Transcribe the records that follow in their entirety, omitting any pictures.

[Data entries]
--- START ---
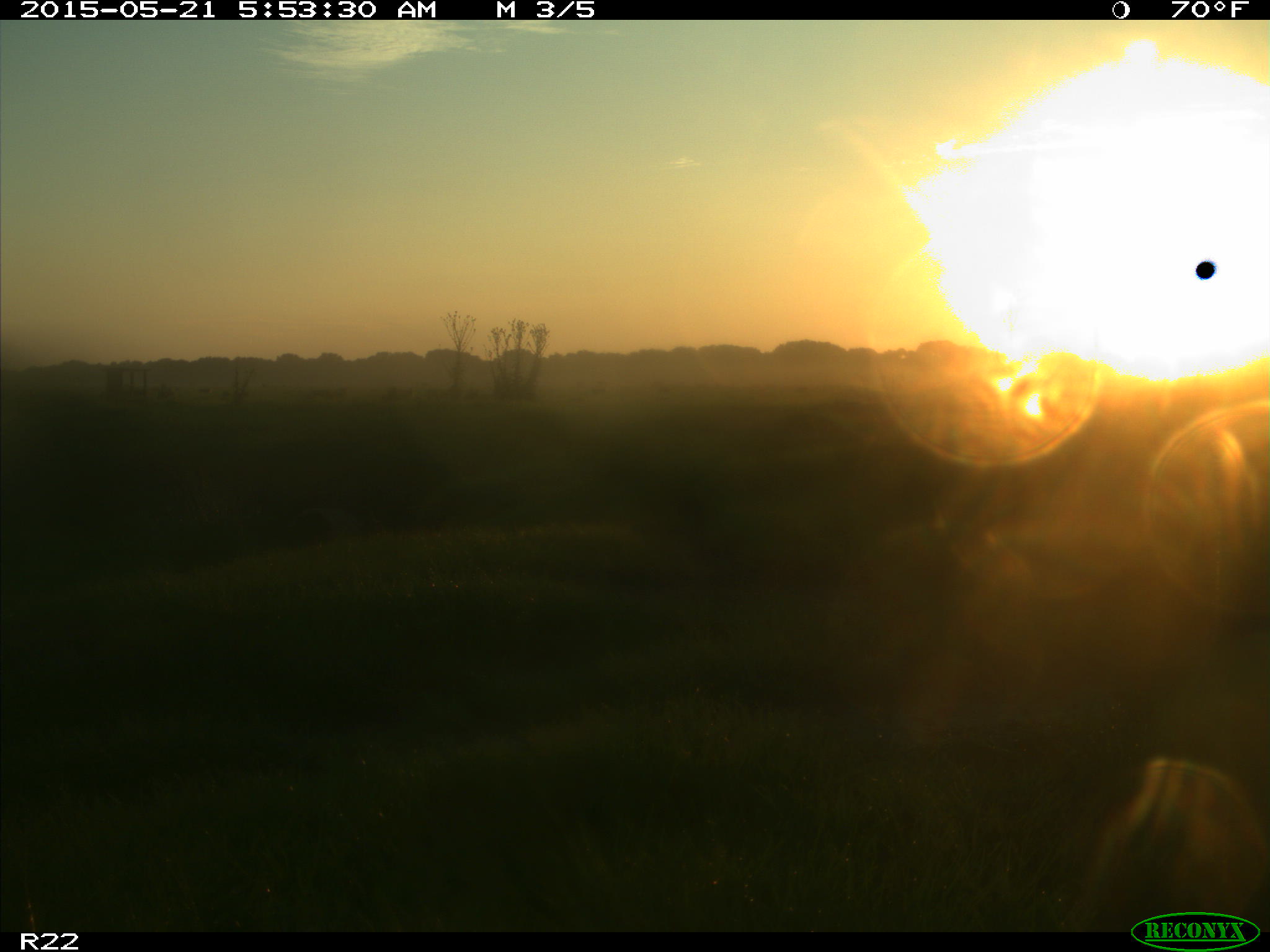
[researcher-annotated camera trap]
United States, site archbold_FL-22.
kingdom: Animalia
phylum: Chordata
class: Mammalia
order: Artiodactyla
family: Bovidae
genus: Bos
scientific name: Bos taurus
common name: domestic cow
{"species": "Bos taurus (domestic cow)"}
--- END ---
▶ **Written reply**
[researcher-annotated camera trap]
United States, site archbold_FL-22.
kingdom: Animalia
phylum: Chordata
class: Mammalia
order: Artiodactyla
family: Bovidae
genus: Bos
scientific name: Bos taurus
common name: domestic cow
{"species": "Bos taurus (domestic cow)"}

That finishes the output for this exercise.